I'd like to parse about 6TB of logs from a verbose multi-threaded package, as the raw logs are a nightmare to decipher (and even then the results aren't stable).

In the process I'd like to apply some very simple logic to the parsing, but no matter how I try I can't seem to get the desired results:

alt text

I'm asking as language-agnostic because I'm sure the problem isn't tied to the one I'm using.

Any best practice, methodology or the like? Any suggestions at all really. Stupid logs.

EDIT: The log files are now 9TB. I'm keen to find a suitable answer so here are some example values and outputs that should help:

Logfile: yes
Output: No

Logfile: maybe
Output: No

Logfile: It's your decision
Output: No

Logfile: I'm not upset
Output: I'm leaving you

Logfile: Do you love me
Output: Bad times divided by good times... divide by zero error

I'm adding a bounty too - if you can help me figure out the algorithm I'm made!


If you'll forgive the management speak, this needs a bit of "outside the box" thinking.

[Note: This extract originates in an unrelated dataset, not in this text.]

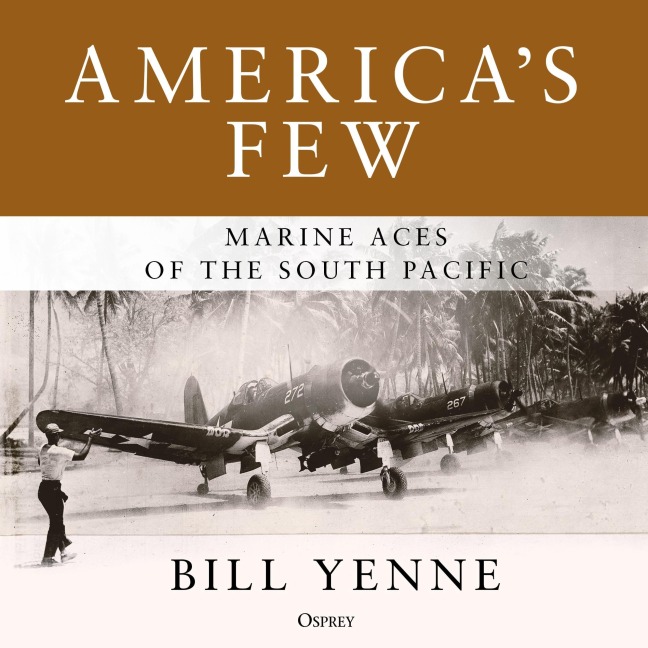 America's Few - Bill Yenne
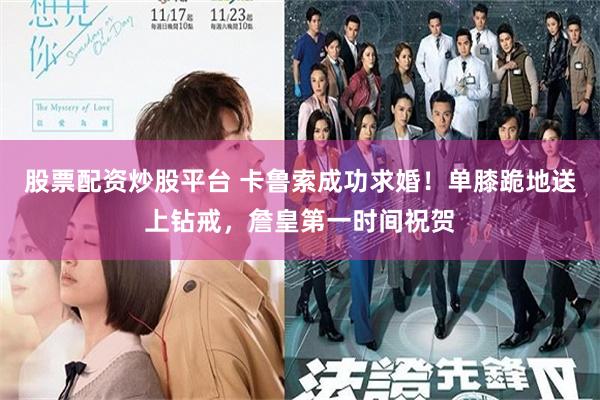 股票配资炒股平台 卡鲁索成功求婚！单膝跪地送上钻戒，詹皇第一时间祝贺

Grep the verbose output for certain keywords in real time. It's up to you what particular keywords are of significance, however don't be surprised if you decide precious little is of any importance. There's also a very high incidence of repetition, so if your parser is offline you are unlikely to have to worry about data loss.

If the output gets particularly high bandwidth, it's actually safer to lower the process priority while your CPU gets on with other, high priority tasks.

Just pipe the output to /dev/null, the logs aren't worth keeping.

5 accepted

An old trick (adapted from chess) is to find another source of these log files, and make the two inputs process each other. Thus, it is like the illusion of a small child playing two chess-grand masters simultaneously. He is always able to end both games in a draw.


Well, I don't know if it will apply to your specific needs, and I have no idea how it will scale to a 6TB file... but...
Microsoft has a tool called LogParser which can be VERY useful, generically, in parsing log files. It lets you actually query them in essentially a SQL syntax.

Check this post: http://www.codinghorror.com/blog/archives/000369.html


At 6TB, it might be helpfull to use split the problem in two. First parse the raw text,something like LogParser might help, or you might need to roll your own, but then secondly, use an OLAP like tool to do your analysis.


Easy ;)

  1. Populate your array with this dictionary:


2.Tail your logs straight into this program:

Dim arrayPairs
dim arrayPairs1
Dim sSense

arrayPairs = split("We need:I want|Do what you want:You will pay for this later|Is my butt fat?:Tell me I am beautigul", "|")

for i=0 to Ubound(arrayPairs)
    arrayPairs1(i) = split(arrayPairs(i), ":")

function MakesSense(sInput)
    sSense = ""
    for i = 0 to UBound(arrayPairs)
        if arrayPairs1(i)(0) = sInput then sSense = arrayPairs1(i)(1)

    MakesSense = sSense <> ""
end function

'take input from stdin

'then feed them straight into this function

While MakesSense(sInputfromStdin)

in pseudo code I'm pretty sure the algorithm looks something like:

bool YouLose(string input)
      #pragma ignore input

      double d = new Random(double.Min, double.Max);

      return d != NaN;

Loop over all data in the log file until YouLose returns false or EOF.

EDIT: In order to meet the requirements of the specification...

MakesSense is true if and only if YouLose returns false.


Can you give us a little more information. Whats the average size of your log files. Are they flat txt/log files. Is this a once off parse or will you have to do it regularly? and can you give us a better example of your logic that you wish to apply?